_SUPPLIED ENTRIES_.
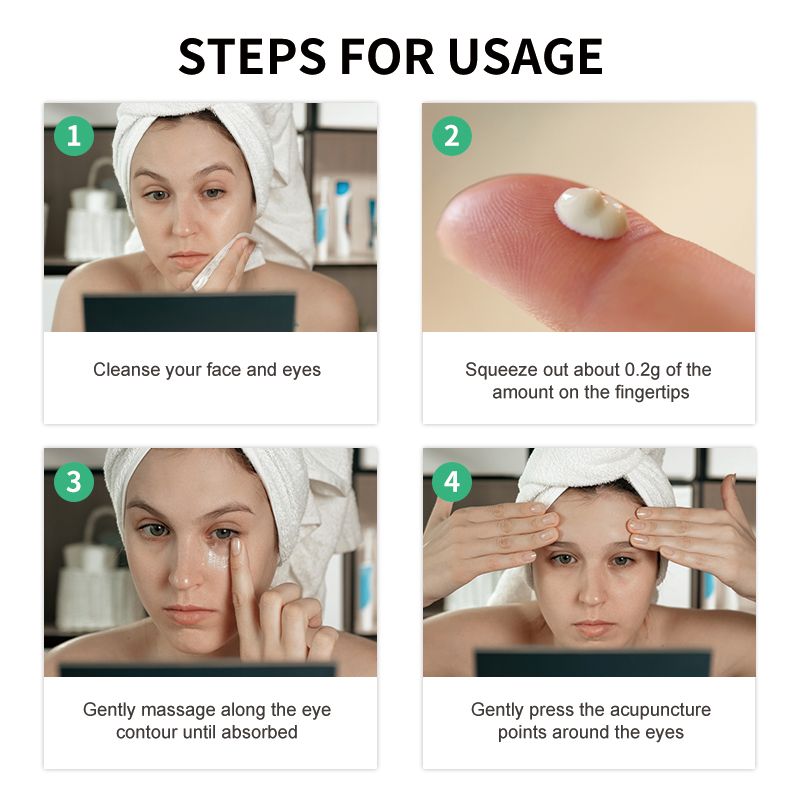 STEPS FOR USAGE

1

Cleanse your face and eyes

2

Squeeze out about 0.2g of the amount on the fingertips

3

Gently massage along the eye contour until absorbed

4

Gently press the acupuncture points around the eyes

_EXERCISE AIM_. Each line from the one with "Squeeze out about" through the end of the entries above is to be returned word for word. Nothing else belongs in the answer.

_WRITTEN RESPONSE_.
Squeeze out about 0.2g of the amount on the fingertips

3

Gently massage along the eye contour until absorbed

4

Gently press the acupuncture points around the eyes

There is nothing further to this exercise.